When is $f(n)=\sum\limits_{d\mid n}\sigma(d)$ prime?

Question

When is $f(n)=\sum\limits_{d\mid n}\sigma(d)$ prime?

Note, $f$ is multiplicative and $\sigma(n)>1, \;n>1$. Therefore $f(n)$ is prime only when $n=p^\alpha$, with $p$ prime, $\alpha\geq1$.

Furthermore, for $n=\prod\limits_{i=1}^k p_i^{n_i}$,we have that

$f(n)=\large\prod\limits_{i=1}^k \frac{p_i^{n_i+2}-(n_i-2)p_i+n_i+1}{(p_i-1)^2}=\prod\limits_{i=1}^k \left(\sum\limits_{j=0}^{n_i} (n_i-j+1)(p_i)^j\right)$.

So if $n$ is $p$ is an odd prime, then $\sum\limits_{j=0}^{n} (n-j+1)(p)^j\equiv 0\pmod{2}$ unless $n\equiv0,1 \pmod{4}$.

If $p=2$, Then $f(2^n)=2^{n+2}-2(n+2)+n+1=2^{n+2}-n+3\equiv0\pmod2$ unless $n\equiv0\pmod2$.

So consider $f(4^m)=4^{m+1}-2m+3\equiv 0 \pmod3$ if $m\equiv2\pmod3$.

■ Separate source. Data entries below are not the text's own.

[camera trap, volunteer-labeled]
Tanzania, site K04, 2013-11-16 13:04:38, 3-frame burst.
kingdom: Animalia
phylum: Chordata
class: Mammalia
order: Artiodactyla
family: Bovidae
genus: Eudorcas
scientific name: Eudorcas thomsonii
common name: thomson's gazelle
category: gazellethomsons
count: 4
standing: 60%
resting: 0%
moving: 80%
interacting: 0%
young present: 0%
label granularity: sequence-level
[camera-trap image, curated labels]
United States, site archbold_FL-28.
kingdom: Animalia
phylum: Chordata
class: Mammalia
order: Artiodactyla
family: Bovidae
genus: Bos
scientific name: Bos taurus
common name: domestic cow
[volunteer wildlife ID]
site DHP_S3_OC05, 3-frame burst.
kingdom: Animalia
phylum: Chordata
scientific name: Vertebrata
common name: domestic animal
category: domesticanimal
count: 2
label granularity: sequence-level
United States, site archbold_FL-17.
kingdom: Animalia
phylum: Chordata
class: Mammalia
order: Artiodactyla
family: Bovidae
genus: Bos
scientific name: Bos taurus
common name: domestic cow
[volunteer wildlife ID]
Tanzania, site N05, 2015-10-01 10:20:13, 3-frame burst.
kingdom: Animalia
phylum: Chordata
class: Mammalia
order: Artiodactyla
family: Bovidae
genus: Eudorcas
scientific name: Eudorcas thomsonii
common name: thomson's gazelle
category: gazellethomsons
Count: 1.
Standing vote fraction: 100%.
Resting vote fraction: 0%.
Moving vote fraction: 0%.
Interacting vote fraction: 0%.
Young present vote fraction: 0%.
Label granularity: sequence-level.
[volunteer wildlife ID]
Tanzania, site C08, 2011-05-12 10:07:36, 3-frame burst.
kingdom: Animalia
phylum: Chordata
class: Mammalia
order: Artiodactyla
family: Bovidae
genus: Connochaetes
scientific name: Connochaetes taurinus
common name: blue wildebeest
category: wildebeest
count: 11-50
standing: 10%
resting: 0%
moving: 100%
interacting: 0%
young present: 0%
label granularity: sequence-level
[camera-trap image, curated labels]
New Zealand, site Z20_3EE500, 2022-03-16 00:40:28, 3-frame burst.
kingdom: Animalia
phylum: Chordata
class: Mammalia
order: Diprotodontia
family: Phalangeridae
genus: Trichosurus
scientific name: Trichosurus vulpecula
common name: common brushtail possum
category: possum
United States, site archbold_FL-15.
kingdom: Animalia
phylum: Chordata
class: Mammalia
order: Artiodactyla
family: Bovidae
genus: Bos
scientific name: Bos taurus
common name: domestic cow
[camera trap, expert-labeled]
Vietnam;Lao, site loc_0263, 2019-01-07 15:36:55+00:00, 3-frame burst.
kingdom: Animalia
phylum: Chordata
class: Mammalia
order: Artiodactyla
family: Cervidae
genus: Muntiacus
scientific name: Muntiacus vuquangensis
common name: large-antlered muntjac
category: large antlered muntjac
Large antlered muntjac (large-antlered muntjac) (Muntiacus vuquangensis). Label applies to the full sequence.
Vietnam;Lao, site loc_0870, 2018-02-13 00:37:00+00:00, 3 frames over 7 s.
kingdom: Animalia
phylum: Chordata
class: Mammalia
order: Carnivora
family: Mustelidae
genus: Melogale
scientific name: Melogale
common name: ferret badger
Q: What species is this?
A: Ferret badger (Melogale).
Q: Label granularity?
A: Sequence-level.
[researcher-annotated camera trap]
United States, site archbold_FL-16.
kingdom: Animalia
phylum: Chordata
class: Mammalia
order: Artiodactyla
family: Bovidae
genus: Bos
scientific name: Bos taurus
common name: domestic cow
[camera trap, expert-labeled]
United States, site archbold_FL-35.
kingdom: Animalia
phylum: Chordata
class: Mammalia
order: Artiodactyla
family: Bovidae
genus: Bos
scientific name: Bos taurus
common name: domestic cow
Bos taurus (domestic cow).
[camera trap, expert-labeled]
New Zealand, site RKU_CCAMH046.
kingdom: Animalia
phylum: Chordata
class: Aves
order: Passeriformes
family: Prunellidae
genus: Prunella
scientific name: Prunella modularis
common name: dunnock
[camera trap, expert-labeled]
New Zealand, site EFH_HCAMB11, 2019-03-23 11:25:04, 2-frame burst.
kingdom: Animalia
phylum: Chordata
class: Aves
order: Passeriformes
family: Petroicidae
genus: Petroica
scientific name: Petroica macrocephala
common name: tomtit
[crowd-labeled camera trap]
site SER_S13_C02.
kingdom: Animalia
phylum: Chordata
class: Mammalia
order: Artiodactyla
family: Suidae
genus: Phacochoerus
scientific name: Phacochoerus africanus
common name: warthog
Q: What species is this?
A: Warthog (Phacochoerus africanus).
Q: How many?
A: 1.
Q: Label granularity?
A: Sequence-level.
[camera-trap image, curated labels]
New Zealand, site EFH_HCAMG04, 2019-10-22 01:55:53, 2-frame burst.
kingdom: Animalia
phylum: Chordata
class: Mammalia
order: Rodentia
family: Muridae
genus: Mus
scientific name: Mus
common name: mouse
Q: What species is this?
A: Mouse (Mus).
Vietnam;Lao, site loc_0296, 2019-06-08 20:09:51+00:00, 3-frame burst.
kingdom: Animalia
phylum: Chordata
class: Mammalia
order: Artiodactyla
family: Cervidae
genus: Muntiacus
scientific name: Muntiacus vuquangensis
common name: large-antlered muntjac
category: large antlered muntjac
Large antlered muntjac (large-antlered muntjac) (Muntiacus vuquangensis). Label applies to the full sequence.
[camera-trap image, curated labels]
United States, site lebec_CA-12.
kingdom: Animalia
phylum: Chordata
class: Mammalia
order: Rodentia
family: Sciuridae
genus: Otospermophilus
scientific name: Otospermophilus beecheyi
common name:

Then we should consider $f(64^k)=4^{3k+1}-6k+3$ and $f(4^{3k+1})=4^{3k+2}-6k+1$. Now I'm not sure where to go.

To summarize, we need only consider the cases $2^{6k}$, $2^{6k+2}$ and $p^{4k},p^{4k+1}$.

Also it's prime for the least of a twin prime pair.